Why Mitt Romney Won't Take a Stand

Photograph by Alex Wong/Getty Images

Mitt Romney responded to the Supreme Court’s upholding of the health-care law last Thursday with a short, blunt declaration of what he would do about it if elected president. “What the court did not do on its last day in session, I will do on my first day,” he said. “I will act to repeal Obamacare.” Like many other Republicans, Romney has said he wants to “repeal and replace” the health-care law. But however much he’s pressed, he offers few specifics about what he would replace it with.

This has become a familiar pattern: a ringing affirmation of some major policy difference with President Obama, followed by a lot of vagueness about what precisely he would do instead.

Take deficit reduction. Romney has promised to extend the entire Bush tax cut, reduce marginal rates by an additional 20 percent, cut corporate rates, and still bring down the deficit. He has said he’ll pay for this by closing loopholes and deductions, but he won’t identify which ones. His campaign initially indicated it would clarify this once Romney had sewn up the nomination. Months later, the details are still not forthcoming. Yet he routinely gives speeches denouncing Obama over the deficit and promising—somehow—to bring it under control.

Or take immigration. During the primaries, Romney attacked opponents such as Rick Perry from the right and famously called on illegal immigrants to “self-deport.” This put him in some jeopardy, since Hispanics are the fastest-growing segment of the electorate. Obama’s recent decision to stop deporting and start issuing work permits to young, undocumented immigrants—a limited version of the Dream Act reforms—was designed in part to exacerbate this problem; Romney has said point-blank in the past that he’d veto the Dream Act. Naturally, reporters wanted his response. But in a statement, and then in a speech to the National Association of Latino Elected & Appointed Officials, Romney wouldn’t say what his position was or whether he’d overturn Obama’s executive action.

Taken together, I’ve come to think of these speeches, statements, and dodgy rebuttals as the Romney Fog Machine: a great outpouring of words intended to obscure, rather than clarify, whatever issue they’re ostensibly addressing.

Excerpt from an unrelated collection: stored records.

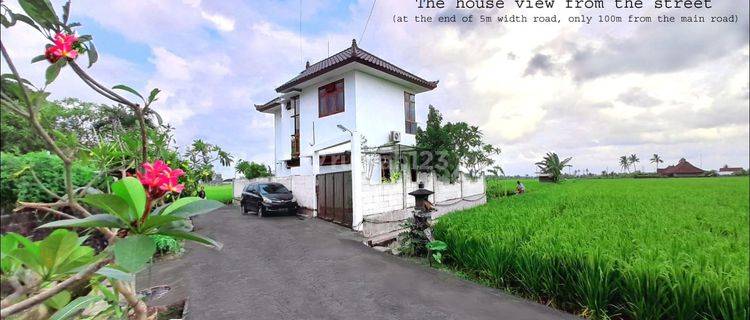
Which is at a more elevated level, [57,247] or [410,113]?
[410,113]

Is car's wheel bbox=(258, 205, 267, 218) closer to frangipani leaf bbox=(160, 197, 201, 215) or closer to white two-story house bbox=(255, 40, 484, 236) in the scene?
white two-story house bbox=(255, 40, 484, 236)

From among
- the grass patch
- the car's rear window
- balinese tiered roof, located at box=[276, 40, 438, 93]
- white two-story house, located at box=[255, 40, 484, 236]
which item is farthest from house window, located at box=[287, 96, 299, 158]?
the grass patch

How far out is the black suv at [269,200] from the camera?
12.1m

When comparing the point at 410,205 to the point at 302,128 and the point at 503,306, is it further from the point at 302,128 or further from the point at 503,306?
A: the point at 503,306

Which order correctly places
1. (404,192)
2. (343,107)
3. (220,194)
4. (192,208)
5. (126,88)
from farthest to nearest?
(220,194) < (343,107) < (404,192) < (126,88) < (192,208)

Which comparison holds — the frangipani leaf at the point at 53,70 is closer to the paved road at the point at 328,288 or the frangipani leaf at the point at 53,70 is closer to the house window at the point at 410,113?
the paved road at the point at 328,288

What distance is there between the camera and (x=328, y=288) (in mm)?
4641

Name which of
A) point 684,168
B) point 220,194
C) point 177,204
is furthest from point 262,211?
point 220,194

His campaign’s greatest obfuscation was its response to the Supreme Court’s voiding of much of Arizona’s draconian immigration law. Romney’s statement was magnificently vague, leaving unclear whether he still supported the law, as he once had.

Romney has plainly calculated that he can win without explaining what he’ll do as president and instead seems intent on becoming the “generic Republican candidate” that pollsters include in surveys (and that often outperform real Republicans). He seems to be making two assumptions: that the country is in such dire shape that simply being against Obama is enough, and that his background at Bain Capital is a sufficient qualification to get him elected. His campaign is a sustained exercise in avoiding risk.

To Romney, risk avoidance is more than a campaign strategy—it’s endemic. As the Boston Globe’s Michael Kranish and Scott Helman recount in The Real Romney, their recent biography, Romney initially declined to become CEO of Bain Capital for fear that it might fail and damage his career prospects. Only after receiving assurances that his bosses would concoct a cover story and restore Romney’s full salary and position in the event of failure did he agree.

A few years ago, a former partner at Bain Capital with Romney—who asked not to be named talking about private events—explained to me that this impulse to be extremely averse to downside risk had been key to Bain’s early success. In the mid-1980s, he said, once this success was evident, the firm conducted a study to understand better what had brought it about. Two things jumped out: the failure rate of their deals was practically zero, and in the early years, he said, all their deals had downside risk protection. In the worst case, he said, they had assets they could sell for 90 percent of what they’d paid. Romney’s formative professional experience, the partner explained, was protecting the investments of Bain’s founders.

In politics, downside risk is always glaringly evident, and Romney has avoided it as scrupulously as a candidate as he did as a CEO. But the danger in avoiding every risk, to the point of becoming generic, is that others will fill in whatever you’re withholding.

The latest NBC/Wall Street Journal poll shows Obama opening up a lead in many swing states because voters there have a more negative impression of Romney than those elsewhere. It looks as if the fusillade of Bain-focused attack ads from Obama-allied super PACs has begun filling in the details of Romney’s record—and suggesting all the awful things he’d do as president. Romney obviously isn’t offering much in the way of rebuttal. If these numbers are an indication of where things are heading, he’s in for a much tougher race than he seems to have anticipated.

Romney is obviously alert to the risk of taking unpopular (or even mildly controversial) positions like the ones he has been avoiding. But there’s also risk in appearing to stand for nothing at all.